A report released by Fitch Ratings last week suggests that housing prices in Canada are overpriced by an average of 20%. Other reports show that Calgary’s housing market is the only growing Western housing market. It therefore makes sense for potential buyers to ask themselves if Alberta home prices are overinflated.
The same Fitch report shows that Alberta home prices are overinflated by 26%, somewhat above the national average. The province is doing well economically, and Calgary is feeling the benefits of this relative prosperity.
What this means to potential homebuyers in Alberta is that home prices are up, mortgage rates are down and mortgage restrictions are tighter. Homes cost more and loans must be repaid in 25 years instead of 30, but interest rates are lower.
It looks like a combination of these factors is contributing to a turnaround in the predicted housing market slowdown.
What if the market doesn’t slow down?
According to economist Benjamin Tal, failure of the housing market to slow down in the spring is actually a bad thing.

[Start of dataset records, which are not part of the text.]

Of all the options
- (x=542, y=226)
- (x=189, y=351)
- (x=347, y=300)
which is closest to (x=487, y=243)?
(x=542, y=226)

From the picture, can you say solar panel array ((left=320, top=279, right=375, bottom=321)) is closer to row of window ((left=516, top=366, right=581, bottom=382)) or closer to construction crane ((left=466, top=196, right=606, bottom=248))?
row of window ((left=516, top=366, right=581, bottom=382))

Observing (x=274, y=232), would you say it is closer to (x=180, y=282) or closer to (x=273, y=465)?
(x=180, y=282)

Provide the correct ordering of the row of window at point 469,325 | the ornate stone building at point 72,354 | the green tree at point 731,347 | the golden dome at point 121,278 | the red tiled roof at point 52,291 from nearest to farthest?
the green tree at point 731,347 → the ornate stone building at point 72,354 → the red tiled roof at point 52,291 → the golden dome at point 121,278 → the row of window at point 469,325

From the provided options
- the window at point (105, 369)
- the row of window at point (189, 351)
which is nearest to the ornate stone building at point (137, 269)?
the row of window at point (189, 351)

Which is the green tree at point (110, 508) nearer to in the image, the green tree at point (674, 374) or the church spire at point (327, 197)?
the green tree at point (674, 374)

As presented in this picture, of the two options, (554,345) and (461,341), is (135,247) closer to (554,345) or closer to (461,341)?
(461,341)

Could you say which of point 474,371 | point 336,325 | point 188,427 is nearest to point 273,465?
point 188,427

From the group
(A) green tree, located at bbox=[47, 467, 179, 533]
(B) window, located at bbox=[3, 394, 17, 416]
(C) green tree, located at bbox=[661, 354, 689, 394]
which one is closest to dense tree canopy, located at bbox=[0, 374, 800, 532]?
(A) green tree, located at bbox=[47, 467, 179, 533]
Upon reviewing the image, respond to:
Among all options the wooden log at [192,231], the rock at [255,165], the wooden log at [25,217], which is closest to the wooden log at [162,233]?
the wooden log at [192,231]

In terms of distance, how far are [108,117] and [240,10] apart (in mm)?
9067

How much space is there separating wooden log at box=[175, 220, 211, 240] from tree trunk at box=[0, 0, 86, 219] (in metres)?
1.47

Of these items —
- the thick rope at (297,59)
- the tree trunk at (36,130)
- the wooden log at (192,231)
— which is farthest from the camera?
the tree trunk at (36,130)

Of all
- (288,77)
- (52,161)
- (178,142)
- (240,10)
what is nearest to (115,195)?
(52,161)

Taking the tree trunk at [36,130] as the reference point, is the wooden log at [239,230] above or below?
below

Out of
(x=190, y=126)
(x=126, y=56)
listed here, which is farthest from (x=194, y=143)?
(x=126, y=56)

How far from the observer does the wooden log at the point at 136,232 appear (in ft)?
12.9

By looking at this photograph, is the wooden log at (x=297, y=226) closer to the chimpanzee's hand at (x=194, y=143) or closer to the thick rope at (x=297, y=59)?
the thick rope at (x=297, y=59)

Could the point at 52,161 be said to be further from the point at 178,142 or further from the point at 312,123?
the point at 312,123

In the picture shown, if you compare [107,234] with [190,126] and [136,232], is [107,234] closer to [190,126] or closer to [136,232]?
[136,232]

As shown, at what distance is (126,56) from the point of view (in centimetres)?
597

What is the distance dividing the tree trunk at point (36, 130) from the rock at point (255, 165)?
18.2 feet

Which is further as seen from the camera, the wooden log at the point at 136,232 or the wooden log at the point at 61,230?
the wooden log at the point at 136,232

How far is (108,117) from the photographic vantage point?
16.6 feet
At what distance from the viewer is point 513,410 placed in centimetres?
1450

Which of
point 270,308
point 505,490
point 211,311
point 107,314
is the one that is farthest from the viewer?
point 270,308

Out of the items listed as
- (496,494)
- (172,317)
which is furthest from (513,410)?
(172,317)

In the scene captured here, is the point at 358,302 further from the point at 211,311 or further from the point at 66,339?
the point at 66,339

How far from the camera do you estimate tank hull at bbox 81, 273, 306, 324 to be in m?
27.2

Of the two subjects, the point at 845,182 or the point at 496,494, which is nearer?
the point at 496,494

Canadians are starting to feel that economists and others have been crying wolf when it comes to a housing collapse, and all the warnings of a housing bubble burst are starting to lose their terror.
The real estate reporter at the Globe & Mail warns that if the market does not slow down marginally now, if it in fact increases, this may result in an even deeper-than-predicted slump in future.
The Alberta home price over-inflation
It is hard to heed these warnings, and to even think of Alberta home prices as overinflated when it seems that the market is simply responding to demand.
In the face of these conflicting reports, it is important to consider very carefully whether to buy a new home or sell your current home.